S-shaped growth is produced whenever a reinforcing loop encounters a balancing constraint that strengthens as the stock grows. The behavior — convex early, inflection, concave late — is independent of the specific mechanism imposing the constraint.

This tutorial presented two structures that both produce it:

Structure 1 Structure 2
Stocks 1 (rabbit population) 1 (rabbit population)
Deaths mechanism Empirical lookup table Mechanistic food balance
Empirical inputs required Yes — the deaths_mult table None
Carrying capacity ~917 rabbits ~918 rabbits
What the negative loop shows That overcrowding kills Why overcrowding kills

Structure 1 is simpler and directly replicates the Road Maps calibration. It is a valid and practical model. But it treats the negative feedback loop as a black box: the deaths multiplier absorbs the mechanism without explaining it.

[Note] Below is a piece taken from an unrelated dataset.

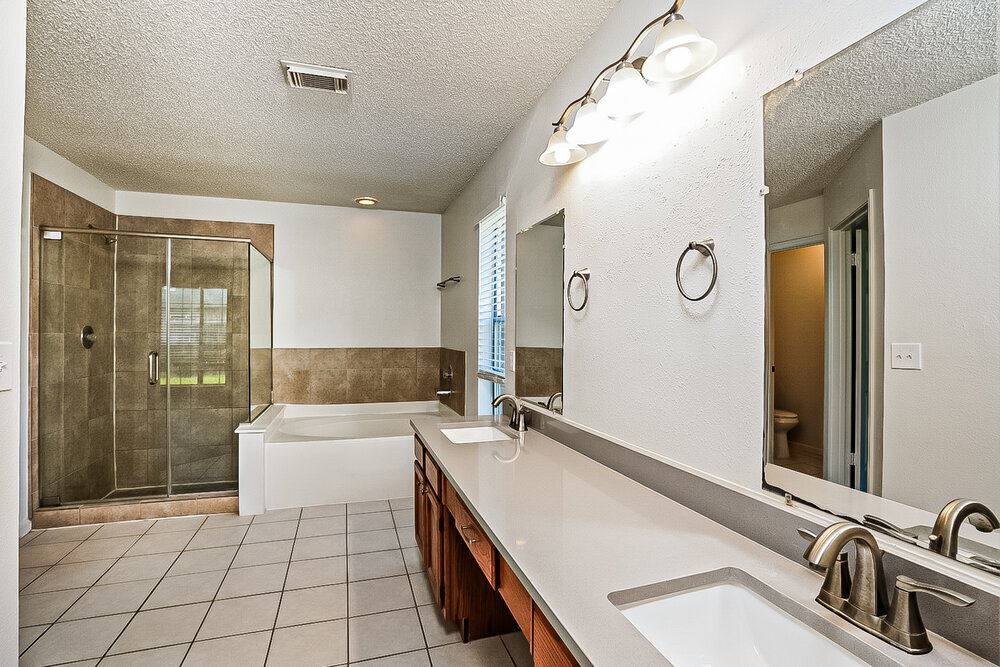 Building Photo - 3909 Spring Meadow Dr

Structure 2 opens that black box. By replacing the lookup table with a direct food balance — does the annual supply keep up with current demand? — the full causal chain becomes visible. The two structures converge on nearly the same carrying capacity (~917–918 rabbits) because both encode the same underlying ratio between birth rate and baseline lifetime. The S-shape is no longer a programmed outcome — it emerges from first principles.

The broader lesson carries beyond rabbits: whenever you see an empirical multiplier or a calibrated lookup table in a model, it is worth asking what mechanism is compressed inside it. Often, the answer reveals a feedback loop that was always there, just waiting to be modeled.